Books First-Person Accounts Magazine Society

Ghost ‘n’ the Machine

Speaking to the dead.

It was 8pm in New York, October 30, 2022, although I was not there, not phy­sically anyway. In the UK and Ireland, it was midnight – already Halloween. My partner was in bed, though not asleep. We’d had a gentle dispute over the evening’s activities, she being adamant the dead were not to be messed with. I was in the sitting room of our Edinburgh tenement flat, door shut, hunched over my computer, waiting for the Zoom call to begin. I had agreed to accompany my friend, Francesca, to an online séance, hosted by the Spiritualist Church of New York City.

She was writing a book about the American poet, Hart Crane, who was lost at sea in 1932. Following his death (possibly a suicide; possibly misadventure) his mother, Grace, attempted to contact him with the help of a medium from this same institution. The idea, for Francesca, was to experience what Grace had experienced, and, perhaps, to try and contact them both. I was there out of curiosity, and for moral support.

I promised myself I wouldn’t laugh. To do so would have been disrespectful. The other members of the congregation – the Message Circle – were there sincerely. Many were bereaved, hoping to contact loved ones who’d moved across to the ‘other side’. I had no business belittling this experience. But the sombre affect I adopted was immediately tested. When the call started, we met the two mediums (media?), Janet, an older woman, and Eugene, a younger man. During roll call, Eugene’s phone went off. His ringtone was The X-Files theme tune.

At the outset, we introduced ourselves. There were participants from across America – the South, the Midwest, the Tri-State area. Francesca and I were the only ones from further afield – she from outside Dublin, me from Scotland. We began with a meditation. We were to picture a ball of light above our head, to feel it travel down through our skull, neck, shoulders, torso, arms and legs. We were enjoined to imagine ourselves in a circle, as if we were all together in the church in Manhattan. I visualised Eugene – an American I’d just met – on my right and Francesca – an old friend – on my left. She would later tell me her hands felt warm at this point – one of several eerie episodes to emerge from the experience.

═══

▸ **Written tasks**
1. In the text, what ringtone went off on Eugene's phone during roll call?
2. Render this sentence from the text in Spanish: "I promised myself I wouldn't laugh."
Base every response solely on the text.

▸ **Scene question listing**
═══

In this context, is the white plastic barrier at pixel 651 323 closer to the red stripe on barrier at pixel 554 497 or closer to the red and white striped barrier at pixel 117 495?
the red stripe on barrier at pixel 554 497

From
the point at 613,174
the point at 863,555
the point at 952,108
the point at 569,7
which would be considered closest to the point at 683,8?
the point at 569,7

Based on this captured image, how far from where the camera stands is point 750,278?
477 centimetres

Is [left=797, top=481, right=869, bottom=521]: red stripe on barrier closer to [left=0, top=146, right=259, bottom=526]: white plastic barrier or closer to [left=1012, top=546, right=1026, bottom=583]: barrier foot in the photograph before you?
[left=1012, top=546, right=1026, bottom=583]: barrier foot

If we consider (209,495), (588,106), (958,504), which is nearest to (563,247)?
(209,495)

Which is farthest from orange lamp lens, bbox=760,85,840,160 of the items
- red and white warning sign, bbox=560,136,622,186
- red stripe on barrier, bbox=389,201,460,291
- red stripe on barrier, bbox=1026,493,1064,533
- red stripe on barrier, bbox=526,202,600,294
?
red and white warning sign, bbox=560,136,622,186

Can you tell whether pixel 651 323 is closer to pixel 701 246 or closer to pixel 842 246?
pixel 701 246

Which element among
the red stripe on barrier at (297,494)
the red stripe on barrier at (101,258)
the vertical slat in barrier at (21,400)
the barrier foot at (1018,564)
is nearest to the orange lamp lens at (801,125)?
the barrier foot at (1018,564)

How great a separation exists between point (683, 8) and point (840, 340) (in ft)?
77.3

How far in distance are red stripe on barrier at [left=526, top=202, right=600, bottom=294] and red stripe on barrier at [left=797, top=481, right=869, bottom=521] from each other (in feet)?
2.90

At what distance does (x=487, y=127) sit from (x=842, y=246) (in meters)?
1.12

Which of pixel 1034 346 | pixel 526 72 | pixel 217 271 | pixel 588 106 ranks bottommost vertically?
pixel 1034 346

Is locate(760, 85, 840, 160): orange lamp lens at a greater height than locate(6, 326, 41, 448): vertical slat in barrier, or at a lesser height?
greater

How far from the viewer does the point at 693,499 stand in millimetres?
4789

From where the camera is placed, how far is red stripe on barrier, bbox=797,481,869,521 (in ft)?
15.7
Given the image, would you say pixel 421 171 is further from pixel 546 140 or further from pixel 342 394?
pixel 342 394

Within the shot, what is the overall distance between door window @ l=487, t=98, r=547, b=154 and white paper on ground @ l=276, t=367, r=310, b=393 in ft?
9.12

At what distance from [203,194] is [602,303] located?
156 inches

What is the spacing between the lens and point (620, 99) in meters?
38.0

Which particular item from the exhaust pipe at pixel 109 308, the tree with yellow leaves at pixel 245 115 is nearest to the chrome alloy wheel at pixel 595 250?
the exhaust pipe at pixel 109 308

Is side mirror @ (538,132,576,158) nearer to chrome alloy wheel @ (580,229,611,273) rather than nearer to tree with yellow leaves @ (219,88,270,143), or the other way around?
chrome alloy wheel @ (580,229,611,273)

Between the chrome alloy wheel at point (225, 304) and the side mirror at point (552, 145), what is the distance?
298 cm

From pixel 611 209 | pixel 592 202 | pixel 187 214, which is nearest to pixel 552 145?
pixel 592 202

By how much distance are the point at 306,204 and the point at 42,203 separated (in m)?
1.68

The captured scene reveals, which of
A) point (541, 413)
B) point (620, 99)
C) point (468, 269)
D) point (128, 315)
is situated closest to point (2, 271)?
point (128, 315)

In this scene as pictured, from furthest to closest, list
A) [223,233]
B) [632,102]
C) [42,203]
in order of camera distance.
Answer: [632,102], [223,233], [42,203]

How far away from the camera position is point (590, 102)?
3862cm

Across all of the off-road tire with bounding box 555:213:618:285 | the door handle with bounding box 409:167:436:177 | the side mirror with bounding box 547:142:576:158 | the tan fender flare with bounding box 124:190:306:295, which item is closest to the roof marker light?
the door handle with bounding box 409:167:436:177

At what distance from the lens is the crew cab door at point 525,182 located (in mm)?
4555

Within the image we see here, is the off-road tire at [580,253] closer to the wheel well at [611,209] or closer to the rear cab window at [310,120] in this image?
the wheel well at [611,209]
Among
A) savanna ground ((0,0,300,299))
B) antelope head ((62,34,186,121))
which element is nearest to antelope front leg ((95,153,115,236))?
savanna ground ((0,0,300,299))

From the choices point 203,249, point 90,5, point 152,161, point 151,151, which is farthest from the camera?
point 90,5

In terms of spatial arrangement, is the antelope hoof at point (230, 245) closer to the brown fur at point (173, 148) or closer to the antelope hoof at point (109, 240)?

═══

▸ **Final answers**
1. The X-Files theme tune.

2. Me prometí que no me reiría.